Work instructions>
The range runs from the line containing "Herald GAA reporter" to the last line of the entries. Copy that range exactly, omitting pictures.

═════ Extracted data

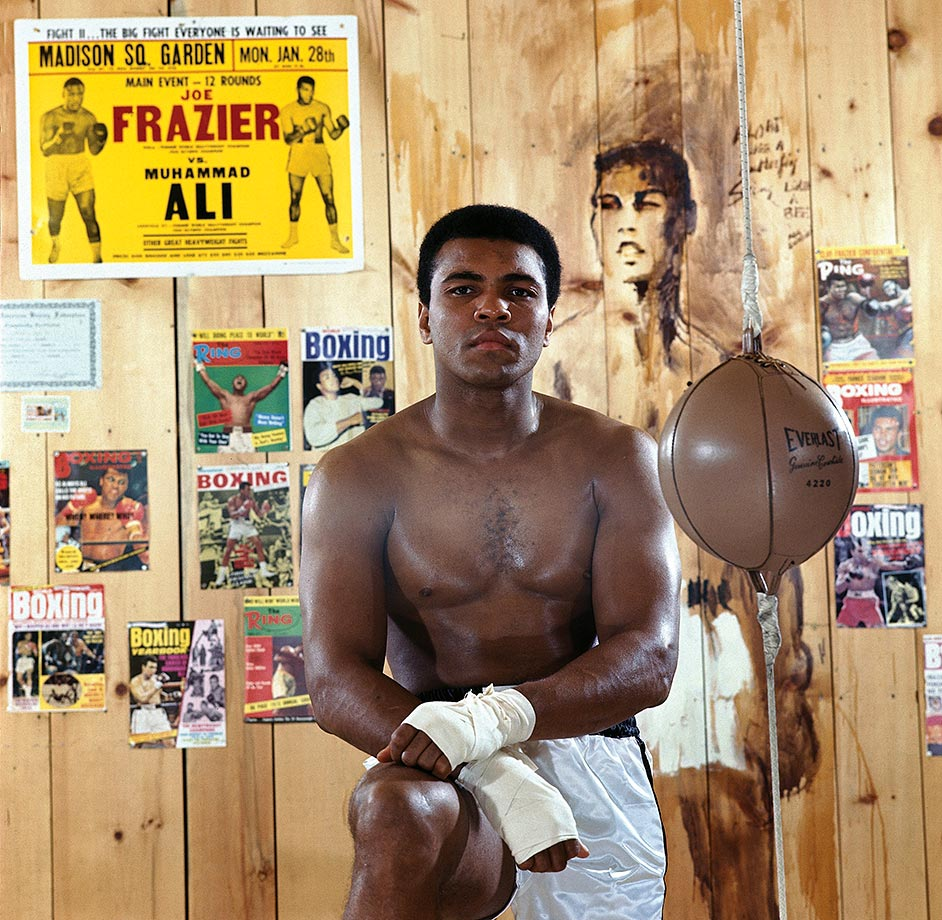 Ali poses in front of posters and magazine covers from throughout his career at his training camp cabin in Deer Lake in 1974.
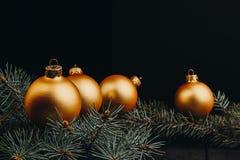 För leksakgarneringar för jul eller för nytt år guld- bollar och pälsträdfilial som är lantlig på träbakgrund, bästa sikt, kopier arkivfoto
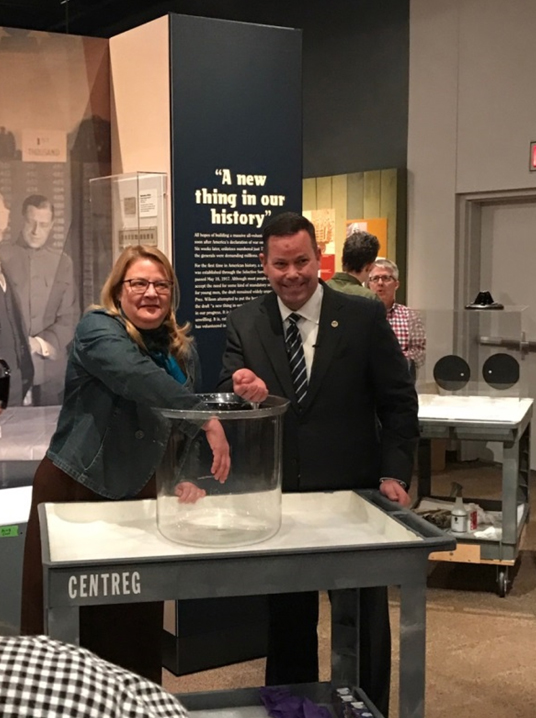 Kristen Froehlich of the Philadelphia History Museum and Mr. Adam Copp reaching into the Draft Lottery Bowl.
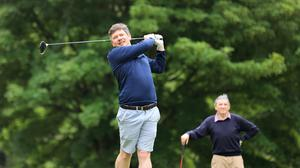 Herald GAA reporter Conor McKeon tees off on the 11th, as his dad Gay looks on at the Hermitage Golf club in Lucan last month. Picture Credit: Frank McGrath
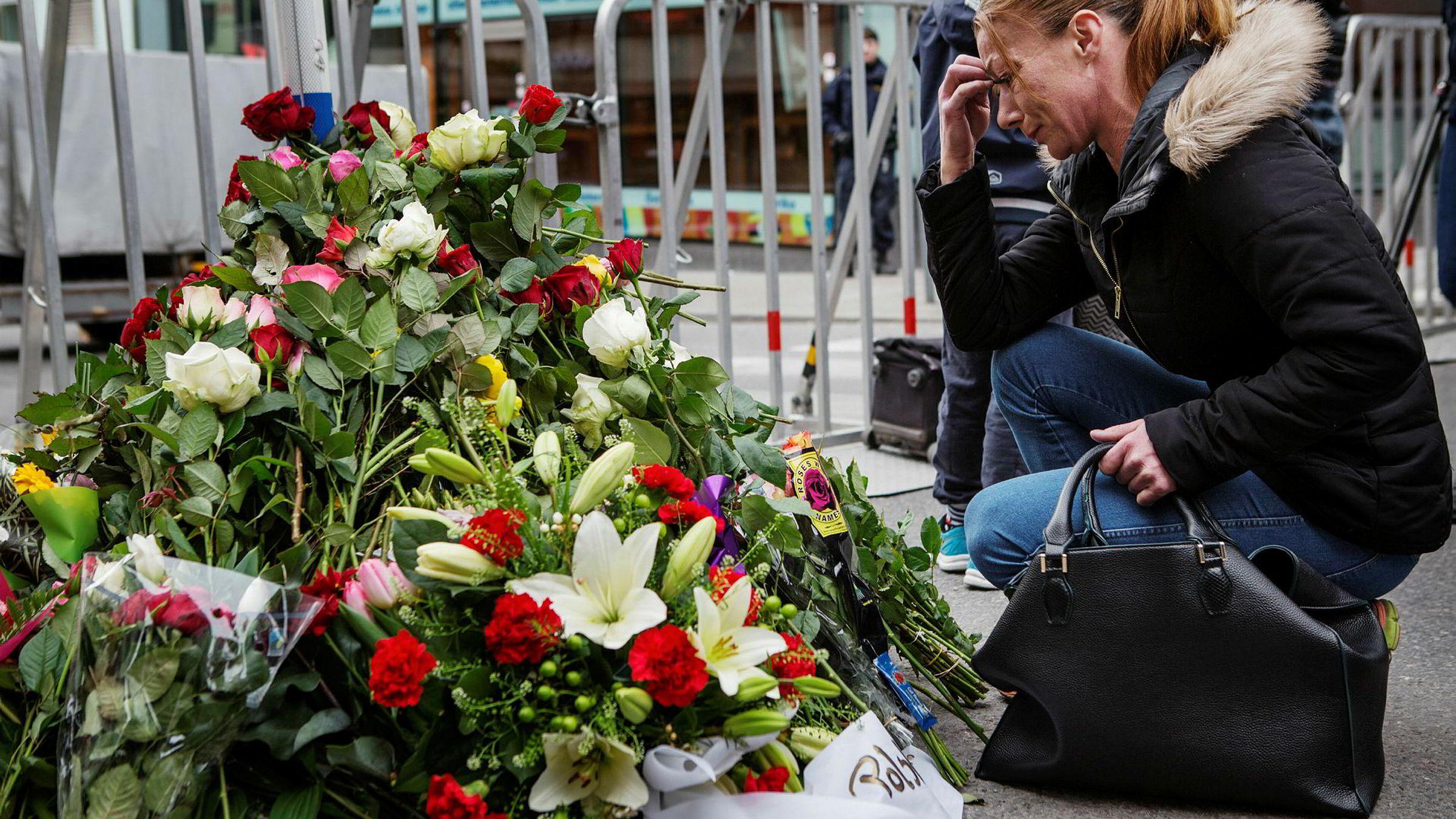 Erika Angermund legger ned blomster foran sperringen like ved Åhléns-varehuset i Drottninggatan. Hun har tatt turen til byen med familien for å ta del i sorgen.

══════════

Output for this exercise>
 Herald GAA reporter Conor McKeon tees off on the 11th, as his dad Gay looks on at the Hermitage Golf club in Lucan last month. Picture Credit: Frank McGrath
 Erika Angermund legger ned blomster foran sperringen like ved Åhléns-varehuset i Drottninggatan. Hun har tatt turen til byen med familien for å ta del i sorgen.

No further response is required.